In 1913, like several other Prussian generals before him (such as Moltke and Goltz), Liman was appointed to head a German military mission to the Ottoman Empire. For nearly eighty years, the Ottomans had been trying to modernize their army along European lines. Liman von Sanders would be the last German to attempt this task.

On 30 July 1914, two days after the outbreak of the war in Europe, the Ottoman leaders agreed to form an alliance with Germany against Russia, although it did not require them to undertake military action, and on 31 October 1914, the Ottoman Empire officially entered the war on the side of the Central Powers. Britain and France declared war on it on 5 November, and the Ottomans declared a jihad (holy war) later that month, but the call for jihad failed as many of the Arab nationalists formed an alliance with the British (which led to the Arab Revolt).

===Gallipoli===

The first proposal to attack the Ottoman Empire was made in November 1914 by the French Minister of Justice Aristide Briand and was rejected. Later that month Winston Churchill, First Lord of the Admiralty, proposed a naval attack on the Dardanelles, based in part on erroneous reports of Ottoman troop strength. An initial attempt to force the Dardanelles by sea failed on 18 March 1915, due to gunfire from Ottoman forts on both sides of the strait. The Allies then turned to planning amphibious operations to capture the forts and clear the strait, which led to the Battle of Gallipoli.

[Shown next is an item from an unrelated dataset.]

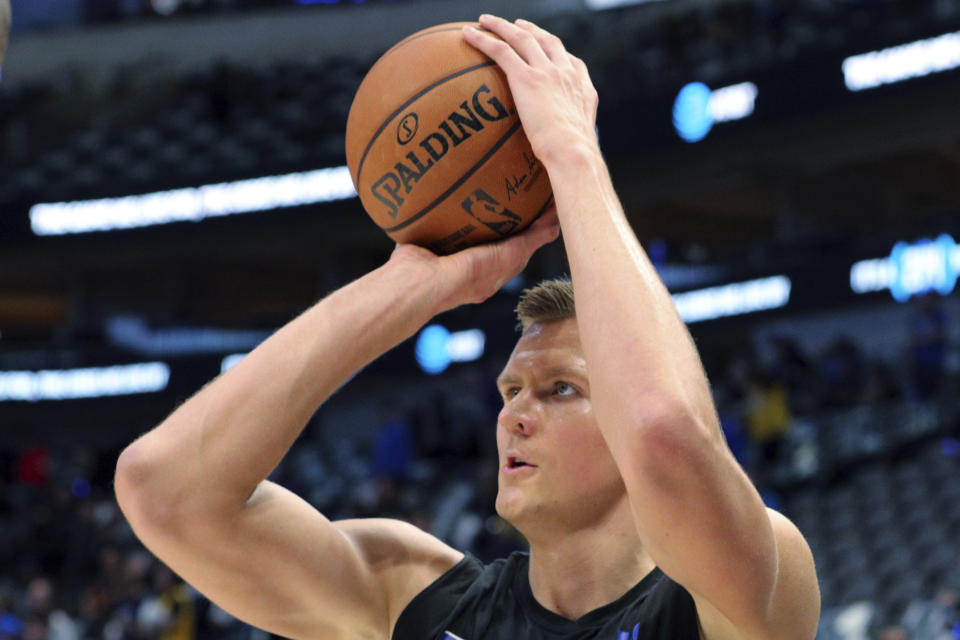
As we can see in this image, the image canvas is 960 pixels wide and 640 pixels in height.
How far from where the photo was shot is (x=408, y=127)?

Liman had little time to organize the defences, but he had two things in his favour. First, the Ottoman 5th Army in the Gallipoli peninsula was the best army they had, some 84,000 well-equipped soldiers in six divisions. Second, he was helped by poor Allied leadership. On 25 April 1915, the British landed a major force at Cape Helles. His decision to pull back the strong line of coastal defenses the local Turkish commanders had established and group them inland in preparation for the Allied attack almost gave an early victory to Allies. He was also convinced that Allied landings would take place at Saros Bay and did not believe for a long time the landings at Arıburnu was the main assault, not a ruse. He did not release the main troops in the critical first day of the landings. One of Liman's best decisions during this time was to promote Mustafa Kemal (later known as Atatürk) to command the 19th division. Kemal's division was crucial to the Ottomans' defense. His troops marched up on the day of the landings and occupied the ridge line above the ANZAC landing site, just as the ANZAC troops were moving up the slope themselves. Kemal recognized the danger and personally made sure his troops held the ridge line. They were never forced off despite constant attacks for the next five months.

From April to November 1915 (when the decision to evacuate was made), Liman had to fight off numerous attacks against his defensive positions. The British tried another landing at Suvla Bay, but this also was halted by the Ottoman defenders. The only bright spot for the British in this entire operation was that they managed to evacuate their positions without much loss. However, this battle was a major victory for the Ottoman army and some of the credit is given to the generalship of Liman von Sanders.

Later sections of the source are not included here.